----- Original Message -----
From: "Fred Baker" <fred(_at_)cisco(_dot_)com>
To: "Steven M. Bellovin" <smb(_at_)cs(_dot_)columbia(_dot_)edu>
Cc: "Iljitsch van Beijnum" <iljitsch(_at_)muada(_dot_)com>;
Sent: Monday, October 02, 2006 3:20 PM
Subject: Re: Last Call: 'Key Change Strategies for TCP-MD5' to
From my perspective, this draft sounds a lot like what Ran and I
wrote for RIP key rollover a long time ago, but it is stated in
simpler language. I like it from that perspective, and would suggest
that it be generalized away from being specific to TCP-MD5, and made
available to any such procedure (including IPSEC and others) that
might include it by reference.
I would suggest that a key in the list actually has two timestamps
(virtual or actual)
Depending on how the policy model defines 'virtual timestamps' - they by
that may need more actual data in the 'stamp' itself than a single signed or
secured point in time.
associated with it - a point in time where the
sender should start using it, and a point in time at which the key
should be deleted from the list (eg neither send nor accept).
You need one for the creation of the KEY too. You actually want three at
minimum and if the KEY is to be allowed a period of validity sometimes four
time stamps can be useful for specifying that range.
biggest problem I see in the algorithm as stated is that only one key
is ever in use - when the sender starts sending the new key, it stops
using the old key, and if the other guy hasn't been configured with
it yet (as Iljitsch supposes) the connection immediately goes plop.
What one wants to happen is more like the following.
Consider two systems interconnected by some protocol - an IPSEC SA,
TCP, whatever. Let's call them Alice and Bob, and assume that all
statements made about Alice and Bob are true of Bob and Alice - basic
Alice has a list of keys consisting of some number of tuples - a key,
a start date/time, and a delete date/time. Alice considers a key in
the list to be "active" if its start time is in the past and its
"delete" time is in the future. Bob has a similar list. In
implementation, Alice may have one master list or separate lists per
authorized peer - not my problem.
Whenever Alice sends a message (a TCP segment, a datagram within a
IPSEC SA, whatever) to Bob, she sends the message as many times as
necessary to use all active keys. In other words, if there are two
active keys and she is using them for TCP, she sends the same TCP
segment twice, once signed with one key and again signed with the
other.
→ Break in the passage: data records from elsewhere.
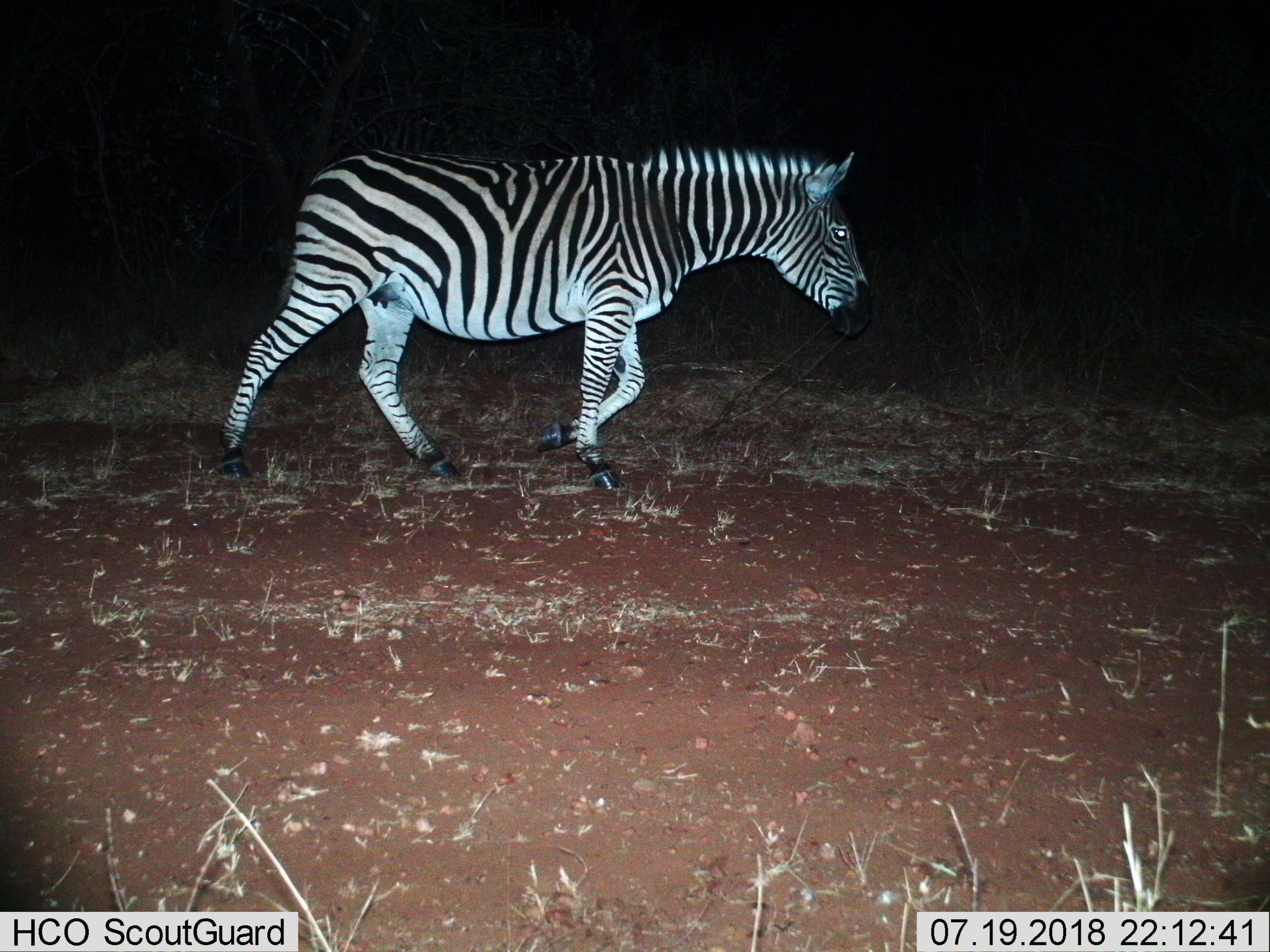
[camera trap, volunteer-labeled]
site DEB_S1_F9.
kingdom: Animalia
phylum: Chordata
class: Mammalia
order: Perissodactyla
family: Equidae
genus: Equus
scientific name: Equus quagga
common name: plains zebra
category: zebraplains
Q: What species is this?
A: Zebraplains (plains zebra) (Equus quagga).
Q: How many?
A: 1.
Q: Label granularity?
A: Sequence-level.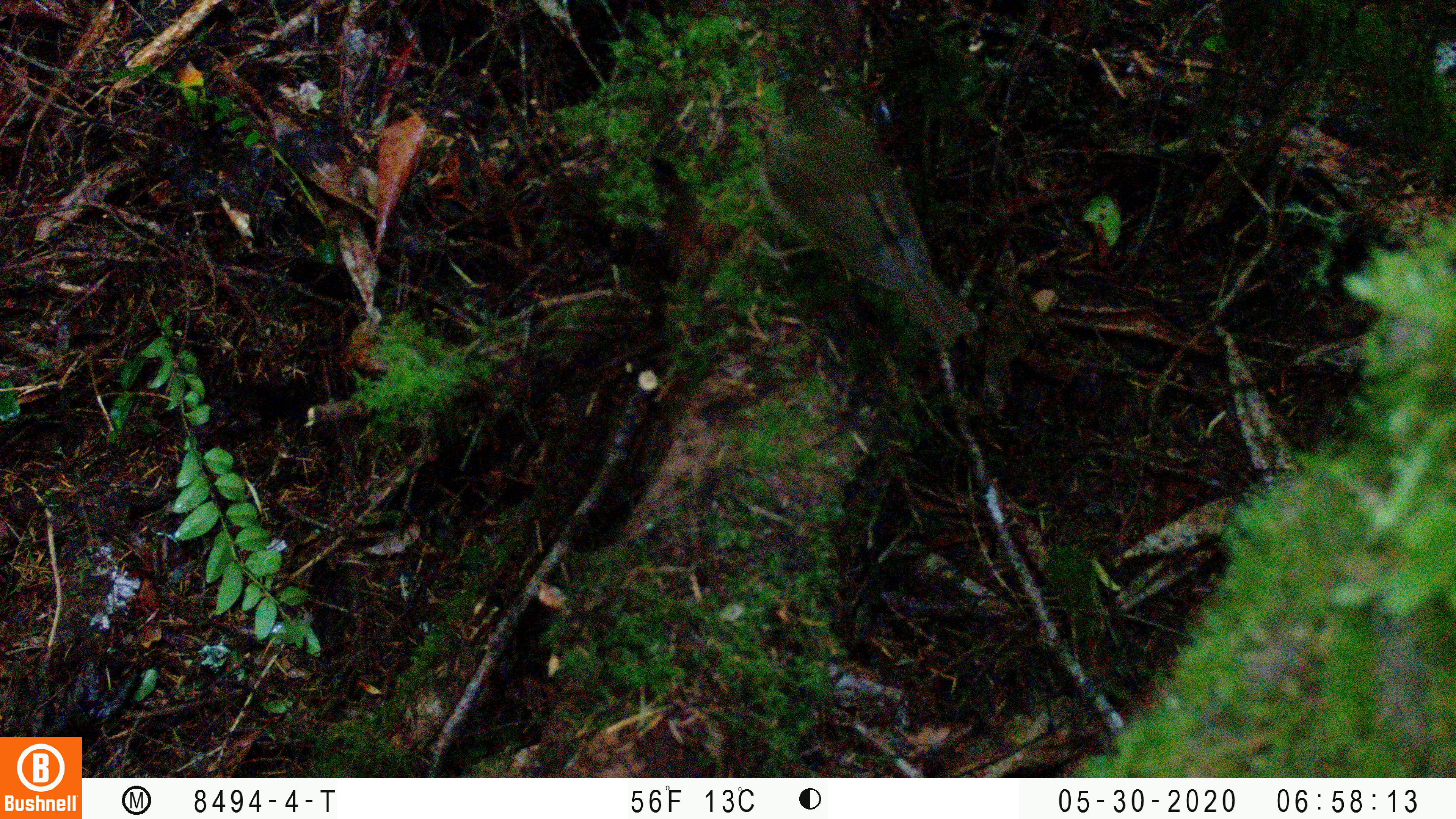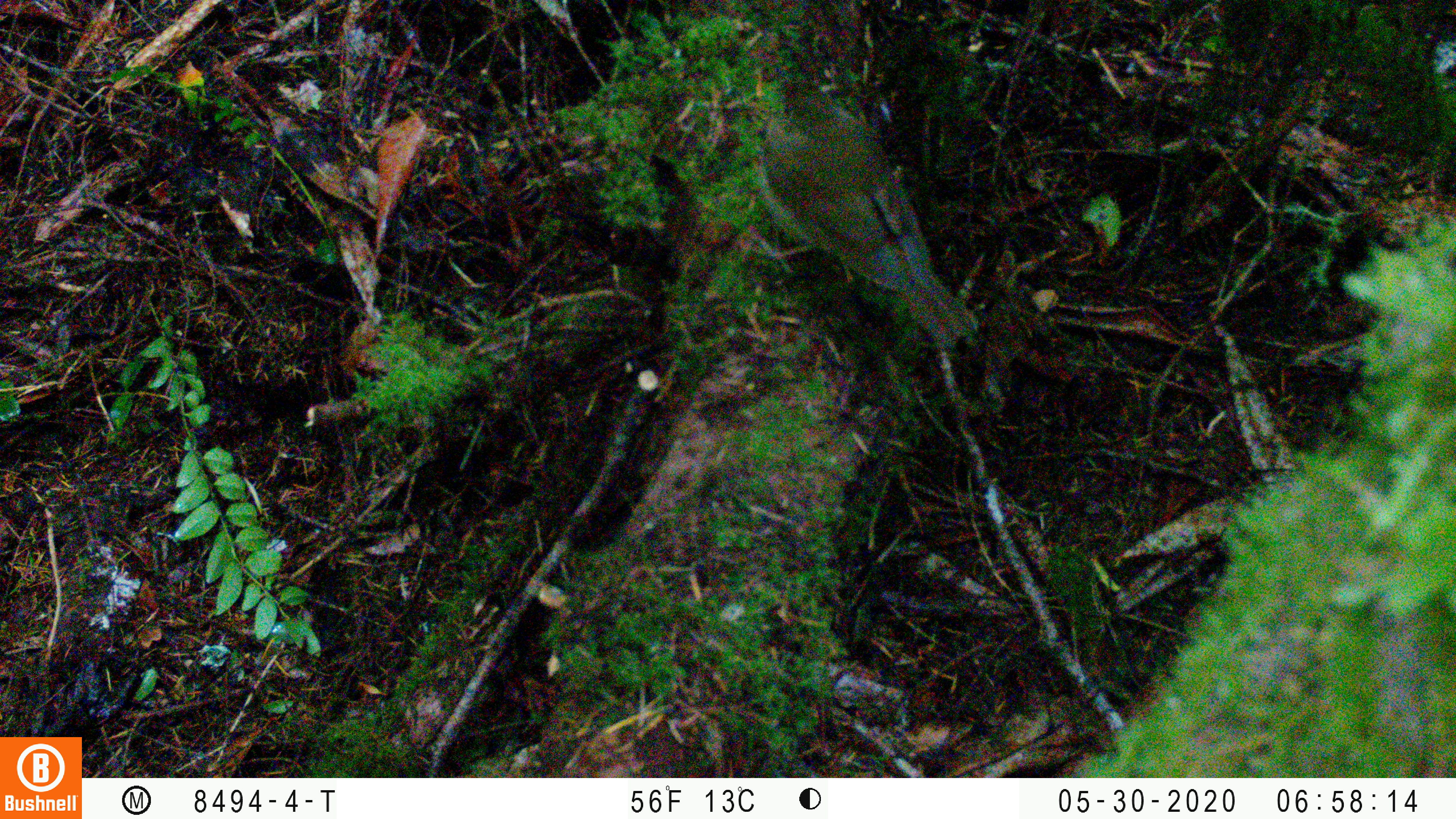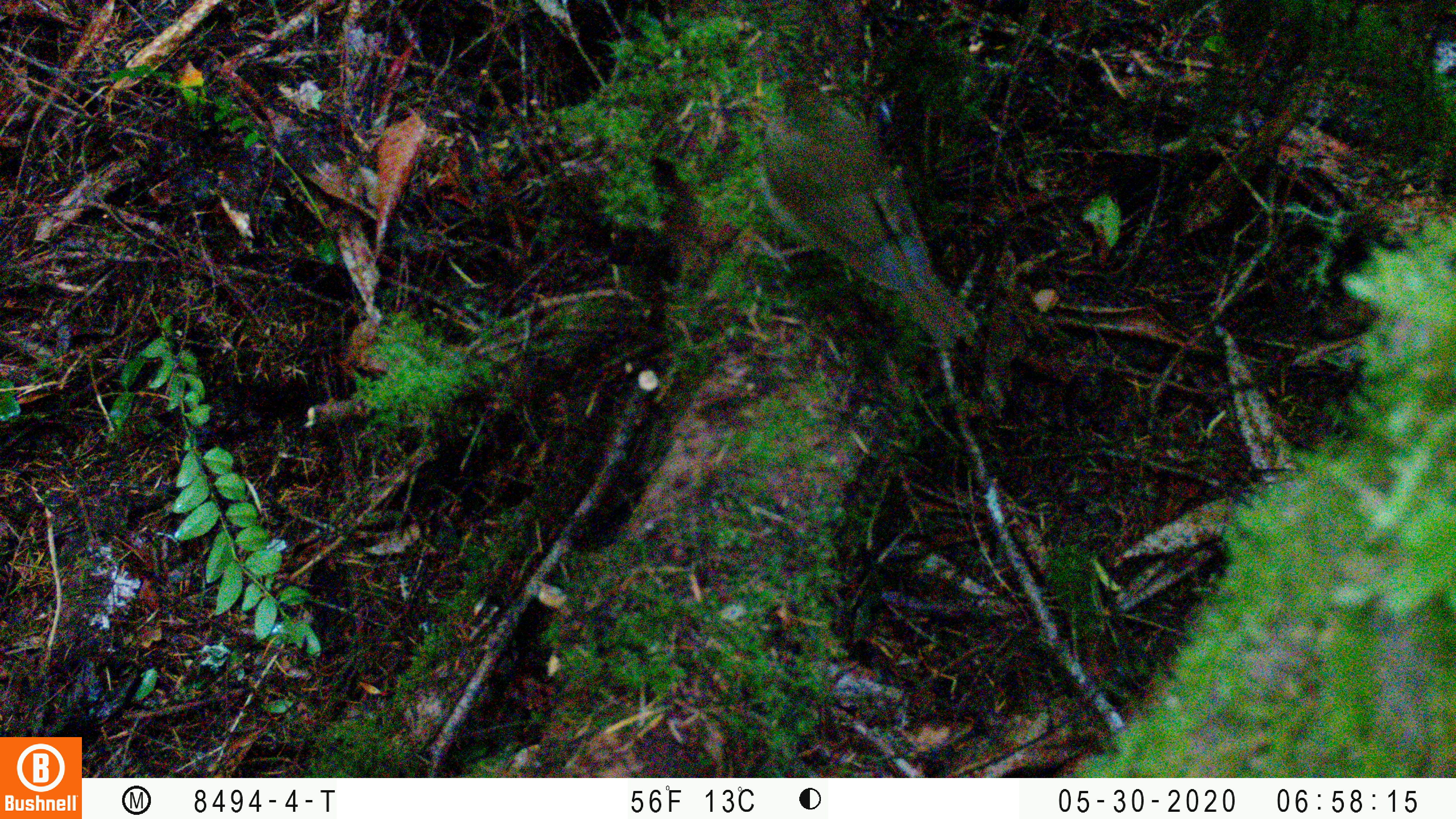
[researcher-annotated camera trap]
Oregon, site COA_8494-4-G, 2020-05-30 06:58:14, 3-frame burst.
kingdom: Animalia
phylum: Chordata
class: Aves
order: Passeriformes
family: Turdidae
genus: Catharus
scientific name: Catharus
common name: brown thrushes and nightingale-thrushes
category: catharus species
Catharus species (brown thrushes and nightingale-thrushes) (Catharus).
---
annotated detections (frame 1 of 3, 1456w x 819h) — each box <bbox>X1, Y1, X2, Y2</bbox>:
catharus species: <bbox>742, 72, 983, 364</bbox>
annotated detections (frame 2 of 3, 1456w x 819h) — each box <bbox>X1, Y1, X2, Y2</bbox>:
catharus species: <bbox>746, 83, 979, 353</bbox>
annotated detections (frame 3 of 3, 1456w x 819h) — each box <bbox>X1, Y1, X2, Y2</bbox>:
catharus species: <bbox>746, 75, 978, 355</bbox>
One hopes that in the general case there is only one active
key, and during a roll-over interval, there are two.
When Bob receives such messages, he checks them against all keys
deemed to be active, and discards those that he doesn't accept.
In the general case, there is only one active key and they agree on
it, so things work. During key rollover, there is presumably a period
during which only Alice believes that there are two active keys, a
period in which only Bob believes there are two active keys, and a
period during which both Alice and Bob believe that there are two
keys active. While Alice believes that there are two keys active, she
will duplicate every relevant messages she sends. For the purposes to
which we put TCP-MD5, one would expect that this should not be a
heavy load, in either computation or bandwidth. Following your MRU
algorithm, Bob's workload increases while both believe that there are
two active keys, but that goes away when Alice stops sending using
the old key.
An optimization could be done in Alice - if Alice believes that there
are two active keys and is sending with both the new and the old, and
accepts a message using the new key from Bob, she could decide that
she no longer needs to send using the old. Stated more generally (N
active keys, one of which is "old"), should Bob start using (and
therefore Alice start receiving from Bob) an active key other than
old key, Alice stops sending using the N-1 other keys and only uses
the new key that Bob "selected".
I think the "delete" timer addresses the security issues ("what if
Bob never gets it sorted out - should we still trust him?"). The
duplicate traffic during the inevitable rollover period in which the
two disagree on state addresses the operational issues that Iljitsch
raised ("what if Alice starts sending at a time that Bob is unable or
unwilling to receive using the new key - I don't want to lose
connectivity through a misconfiguration"). The proposed optimization
is unnecessary but attractive, especially if one is asking "but what
about the duplicate traffic - isn't that a problem?". Traffic
duplication can in this way be limited to a few messages in the
immediate vicinity of the key rollover event, ideally within an RTT.
Imagine both Alice and Bob decided a new key was active
simultaneously - to the microsecond. I should think that the next
time one of them sent a TCP segment, he/she would send two, the Ack
would go back using the new key, and it would be over. More
realistically, the duplicate traffic might last for a few seconds,
perhaps a few minutes, or (Iljitsch's time zone question) an hour.
But one could configure an overlap period of 12 hours, and know that
it would be contained to as small an interval as possible.